[What you will do]: A word-for-word transcription of the records is required.

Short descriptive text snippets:
· · ·

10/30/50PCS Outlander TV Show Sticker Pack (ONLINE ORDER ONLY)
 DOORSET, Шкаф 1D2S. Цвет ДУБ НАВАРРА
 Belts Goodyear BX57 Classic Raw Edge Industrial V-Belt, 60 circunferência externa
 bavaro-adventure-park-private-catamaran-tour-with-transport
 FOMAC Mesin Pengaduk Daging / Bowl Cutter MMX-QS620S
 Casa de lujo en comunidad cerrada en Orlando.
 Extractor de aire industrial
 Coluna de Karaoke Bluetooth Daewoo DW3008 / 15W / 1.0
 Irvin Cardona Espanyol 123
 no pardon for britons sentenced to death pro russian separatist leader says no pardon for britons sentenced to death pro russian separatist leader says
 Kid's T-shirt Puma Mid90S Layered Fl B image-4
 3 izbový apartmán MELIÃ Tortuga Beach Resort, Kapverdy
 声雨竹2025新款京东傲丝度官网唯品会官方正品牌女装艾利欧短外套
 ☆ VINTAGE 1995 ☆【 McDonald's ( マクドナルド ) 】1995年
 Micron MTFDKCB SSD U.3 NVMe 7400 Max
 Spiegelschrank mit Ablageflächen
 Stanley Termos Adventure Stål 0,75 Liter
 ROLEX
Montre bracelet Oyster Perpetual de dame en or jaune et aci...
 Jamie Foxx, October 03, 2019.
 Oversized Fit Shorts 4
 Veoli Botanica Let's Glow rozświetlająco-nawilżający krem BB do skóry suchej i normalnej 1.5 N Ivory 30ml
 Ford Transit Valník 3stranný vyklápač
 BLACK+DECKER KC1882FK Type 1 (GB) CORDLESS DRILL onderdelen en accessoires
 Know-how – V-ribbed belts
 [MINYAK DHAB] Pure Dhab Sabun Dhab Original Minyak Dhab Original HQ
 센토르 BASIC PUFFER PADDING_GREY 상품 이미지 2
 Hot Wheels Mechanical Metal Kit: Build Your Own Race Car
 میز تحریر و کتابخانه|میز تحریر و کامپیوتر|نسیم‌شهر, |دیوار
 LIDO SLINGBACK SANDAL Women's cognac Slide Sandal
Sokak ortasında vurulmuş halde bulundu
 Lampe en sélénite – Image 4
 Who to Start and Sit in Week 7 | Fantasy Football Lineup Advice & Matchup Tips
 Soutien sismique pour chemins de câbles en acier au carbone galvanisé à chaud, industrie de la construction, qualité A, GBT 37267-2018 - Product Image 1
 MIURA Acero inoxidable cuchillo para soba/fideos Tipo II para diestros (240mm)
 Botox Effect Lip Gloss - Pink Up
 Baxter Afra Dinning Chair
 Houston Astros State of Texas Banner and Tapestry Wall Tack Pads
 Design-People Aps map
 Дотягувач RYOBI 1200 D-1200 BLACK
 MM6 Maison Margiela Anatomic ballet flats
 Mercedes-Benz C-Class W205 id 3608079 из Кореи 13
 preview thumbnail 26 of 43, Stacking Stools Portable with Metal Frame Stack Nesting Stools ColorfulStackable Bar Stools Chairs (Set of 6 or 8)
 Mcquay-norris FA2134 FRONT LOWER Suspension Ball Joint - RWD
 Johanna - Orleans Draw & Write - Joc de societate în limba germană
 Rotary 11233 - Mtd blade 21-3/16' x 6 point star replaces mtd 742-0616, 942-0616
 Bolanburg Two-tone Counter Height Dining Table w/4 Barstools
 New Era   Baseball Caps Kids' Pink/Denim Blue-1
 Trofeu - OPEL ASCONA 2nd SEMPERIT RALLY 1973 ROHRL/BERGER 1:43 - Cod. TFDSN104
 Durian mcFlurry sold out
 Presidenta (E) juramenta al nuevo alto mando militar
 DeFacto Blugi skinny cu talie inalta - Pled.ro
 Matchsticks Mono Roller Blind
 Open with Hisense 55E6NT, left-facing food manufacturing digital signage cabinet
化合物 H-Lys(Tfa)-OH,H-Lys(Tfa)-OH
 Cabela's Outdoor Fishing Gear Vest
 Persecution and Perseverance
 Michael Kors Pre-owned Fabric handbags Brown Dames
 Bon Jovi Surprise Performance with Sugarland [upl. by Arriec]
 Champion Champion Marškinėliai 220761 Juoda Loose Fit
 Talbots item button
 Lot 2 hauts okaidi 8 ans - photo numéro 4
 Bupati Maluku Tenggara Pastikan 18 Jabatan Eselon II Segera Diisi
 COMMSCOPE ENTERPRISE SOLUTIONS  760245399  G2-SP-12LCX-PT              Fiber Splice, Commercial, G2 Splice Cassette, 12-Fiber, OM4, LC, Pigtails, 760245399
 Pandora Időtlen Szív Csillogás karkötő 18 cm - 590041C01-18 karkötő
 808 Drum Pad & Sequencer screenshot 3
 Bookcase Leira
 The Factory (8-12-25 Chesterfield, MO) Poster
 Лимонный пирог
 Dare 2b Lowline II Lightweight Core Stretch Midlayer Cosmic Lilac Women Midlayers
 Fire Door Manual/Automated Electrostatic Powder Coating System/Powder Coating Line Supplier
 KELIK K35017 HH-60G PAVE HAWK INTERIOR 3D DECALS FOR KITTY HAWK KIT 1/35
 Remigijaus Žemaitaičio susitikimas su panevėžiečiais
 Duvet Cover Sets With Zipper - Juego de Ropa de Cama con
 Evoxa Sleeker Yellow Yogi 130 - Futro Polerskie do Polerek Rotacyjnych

· · ·

[Result for this task]:
10/30/50PCS Outlander TV Show Sticker Pack (ONLINE ORDER ONLY)
 DOORSET, Шкаф 1D2S. Цвет ДУБ НАВАРРА
 Belts Goodyear BX57 Classic Raw Edge Industrial V-Belt, 60 circunferência externa
 bavaro-adventure-park-private-catamaran-tour-with-transport
 FOMAC Mesin Pengaduk Daging / Bowl Cutter MMX-QS620S
 Casa de lujo en comunidad cerrada en Orlando.
 Extractor de aire industrial
 Coluna de Karaoke Bluetooth Daewoo DW3008 / 15W / 1.0
 Irvin Cardona Espanyol 123
 no pardon for britons sentenced to death pro russian separatist leader says no pardon for britons sentenced to death pro russian separatist leader says
 Kid's T-shirt Puma Mid90S Layered Fl B image-4
 3 izbový apartmán MELIÃ Tortuga Beach Resort, Kapverdy
 声雨竹2025新款京东傲丝度官网唯品会官方正品牌女装艾利欧短外套
 ☆ VINTAGE 1995 ☆【 McDonald's ( マクドナルド ) 】1995年
 Micron MTFDKCB SSD U.3 NVMe 7400 Max
 Spiegelschrank mit Ablageflächen
 Stanley Termos Adventure Stål 0,75 Liter
 ROLEX
Montre bracelet Oyster Perpetual de dame en or jaune et aci...
 Jamie Foxx, October 03, 2019.
 Oversized Fit Shorts 4
 Veoli Botanica Let's Glow rozświetlająco-nawilżający krem BB do skóry suchej i normalnej 1.5 N Ivory 30ml
 Ford Transit Valník 3stranný vyklápač
 BLACK+DECKER KC1882FK Type 1 (GB) CORDLESS DRILL onderdelen en accessoires
 Know-how – V-ribbed belts
 [MINYAK DHAB] Pure Dhab Sabun Dhab Original Minyak Dhab Original HQ
 센토르 BASIC PUFFER PADDING_GREY 상품 이미지 2
 Hot Wheels Mechanical Metal Kit: Build Your Own Race Car
 میز تحریر و کتابخانه|میز تحریر و کامپیوتر|نسیم‌شهر, |دیوار
 LIDO SLINGBACK SANDAL Women's cognac Slide Sandal
Sokak ortasında vurulmuş halde bulundu
 Lampe en sélénite – Image 4
 Who to Start and Sit in Week 7 | Fantasy Football Lineup Advice & Matchup Tips
 Soutien sismique pour chemins de câbles en acier au carbone galvanisé à chaud, industrie de la construction, qualité A, GBT 37267-2018 - Product Image 1
 MIURA Acero inoxidable cuchillo para soba/fideos Tipo II para diestros (240mm)
 Botox Effect Lip Gloss - Pink Up
 Baxter Afra Dinning Chair
 Houston Astros State of Texas Banner and Tapestry Wall Tack Pads
 Design-People Aps map
 Дотягувач RYOBI 1200 D-1200 BLACK
 MM6 Maison Margiela Anatomic ballet flats
 Mercedes-Benz C-Class W205 id 3608079 из Кореи 13
 preview thumbnail 26 of 43, Stacking Stools Portable with Metal Frame Stack Nesting Stools ColorfulStackable Bar Stools Chairs (Set of 6 or 8)
 Mcquay-norris FA2134 FRONT LOWER Suspension Ball Joint - RWD
 Johanna - Orleans Draw & Write - Joc de societate în limba germană
 Rotary 11233 - Mtd blade 21-3/16' x 6 point star replaces mtd 742-0616, 942-0616
 Bolanburg Two-tone Counter Height Dining Table w/4 Barstools
 New Era   Baseball Caps Kids' Pink/Denim Blue-1
 Trofeu - OPEL ASCONA 2nd SEMPERIT RALLY 1973 ROHRL/BERGER 1:43 - Cod. TFDSN104
 Durian mcFlurry sold out
 Presidenta (E) juramenta al nuevo alto mando militar
 DeFacto Blugi skinny cu talie inalta - Pled.ro
 Matchsticks Mono Roller Blind
 Open with Hisense 55E6NT, left-facing food manufacturing digital signage cabinet
化合物 H-Lys(Tfa)-OH,H-Lys(Tfa)-OH
 Cabela's Outdoor Fishing Gear Vest
 Persecution and Perseverance
 Michael Kors Pre-owned Fabric handbags Brown Dames
 Bon Jovi Surprise Performance with Sugarland [upl. by Arriec]
 Champion Champion Marškinėliai 220761 Juoda Loose Fit
 Talbots item button
 Lot 2 hauts okaidi 8 ans - photo numéro 4
 Bupati Maluku Tenggara Pastikan 18 Jabatan Eselon II Segera Diisi
 COMMSCOPE ENTERPRISE SOLUTIONS  760245399  G2-SP-12LCX-PT              Fiber Splice, Commercial, G2 Splice Cassette, 12-Fiber, OM4, LC, Pigtails, 760245399
 Pandora Időtlen Szív Csillogás karkötő 18 cm - 590041C01-18 karkötő
 808 Drum Pad & Sequencer screenshot 3
 Bookcase Leira
 The Factory (8-12-25 Chesterfield, MO) Poster
 Лимонный пирог
 Dare 2b Lowline II Lightweight Core Stretch Midlayer Cosmic Lilac Women Midlayers
 Fire Door Manual/Automated Electrostatic Powder Coating System/Powder Coating Line Supplier
 KELIK K35017 HH-60G PAVE HAWK INTERIOR 3D DECALS FOR KITTY HAWK KIT 1/35
 Remigijaus Žemaitaičio susitikimas su panevėžiečiais
 Duvet Cover Sets With Zipper - Juego de Ropa de Cama con
 Evoxa Sleeker Yellow Yogi 130 - Futro Polerskie do Polerek Rotacyjnych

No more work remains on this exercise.